The findLanguage function should have a single input that is a string of words in a particular language, and should return the name of the language. This function can call your getLanguageInfo function to get the language names and frequency data for the six languages. For each language, the findLanguage function should first count the number of occurrences in the input string, of the 9 most common letters for the language. From these counts, you can then determine the frequency of occurrence of each of these 9 letters in the input string. The observed frequencies of occurrence can be compared to the expected frequencies for each language, to determine how well the input sentence fits the expected data for the language. This last step can be accomplished by calculating the Χ2 (Chi-Squared) statistic between the observed and expected frequencies, described in the next section. The most likely language for the input sentence is the one with the smallest value for the Χ2 statistic.

chiSquare.m

The chiSquare function should have two inputs corresponding to the observed and expected frequencies for the 9 most common letters in a language, and should return the value of the Χ2 (Chi-Squared) statistic. To calculate this statistic, suppose you are given a vector E of the expected frequencies of occurrence of particular events (in this case, the appearance of certain letters in a text string) and a second vector O that contains the observed frequencies of occurrence.
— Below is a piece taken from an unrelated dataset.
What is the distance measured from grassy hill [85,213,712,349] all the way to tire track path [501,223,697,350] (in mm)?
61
The Χ2 statistic captures the difference between O and E, and is measured as follows:

Χ2 = Σ (Oi - Ei)2/Ei

where the sum is taken over the set of frequencies.

When you have completed the definitions of your getLanguageInfo, findLanguage and chiSquare functions, run the testing code in the testSentences script to identify the languages for the tests defined there. You are also encouraged to perform your own testing, either by adding examples in the testing file, or running examples from the Command Window.